Section 4. Representations and Warranties. The Borrower represents and warrants to
the Banks, the Administrative Agent and the Collateral Agent as set forth below:
(a) The execution, delivery and performance by the Borrower of this Amendment are within the
Borrower’s legal powers, have been duly authorized by all necessary partnership action and do not
(i) contravene the Borrower Partnership Agreement, (ii) violate any applicable Governmental Rule,
the violation of which could reasonably be expected to have a Material Adverse Effect, (iii)
conflict with or result in the breach of, or constitute a default under, any loan agreement,
indenture, mortgage, deed of trust or lease, or any other contract or instrument binding on or
affecting the Borrower or any Subsidiary or any of their respective properties, the conflict,
breach or default of which could reasonably be expected to have a Material Adverse Effect, or (iv)

[Dataset records]
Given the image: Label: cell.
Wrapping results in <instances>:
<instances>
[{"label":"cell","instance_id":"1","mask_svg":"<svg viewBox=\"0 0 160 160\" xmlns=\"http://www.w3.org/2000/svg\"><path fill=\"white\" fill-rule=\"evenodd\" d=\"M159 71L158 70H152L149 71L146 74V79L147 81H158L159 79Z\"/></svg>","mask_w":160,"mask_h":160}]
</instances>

* * *

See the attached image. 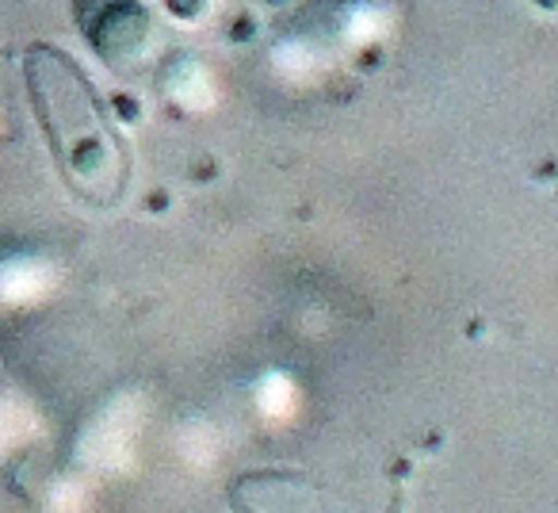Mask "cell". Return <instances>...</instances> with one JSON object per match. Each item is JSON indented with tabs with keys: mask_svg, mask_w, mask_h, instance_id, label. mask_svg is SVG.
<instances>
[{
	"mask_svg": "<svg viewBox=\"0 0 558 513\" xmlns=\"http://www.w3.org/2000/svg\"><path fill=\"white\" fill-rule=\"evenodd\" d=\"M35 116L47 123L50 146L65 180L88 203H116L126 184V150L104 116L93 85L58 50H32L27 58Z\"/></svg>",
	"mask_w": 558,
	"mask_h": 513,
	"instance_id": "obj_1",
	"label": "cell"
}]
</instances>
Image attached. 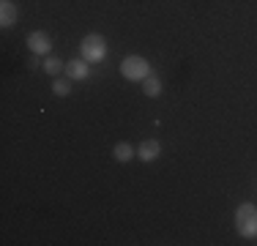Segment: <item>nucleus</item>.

> [Given request] Return the passage on representations and warranties starting at "conflict with or" and ending at "Effect, or (iv)", unchanged. The items have no connection to the passage on representations and warranties.

> [Answer to this exercise]
conflict with or result in the breach of, or constitute a default under, any loan agreement,
indenture, mortgage, deed of trust or lease, or any other contract or instrument binding on or
affecting the Borrower or any Subsidiary or any of their respective properties, the conflict,
breach or default of which could reasonably be expected to have a Material Adverse Effect, or (iv)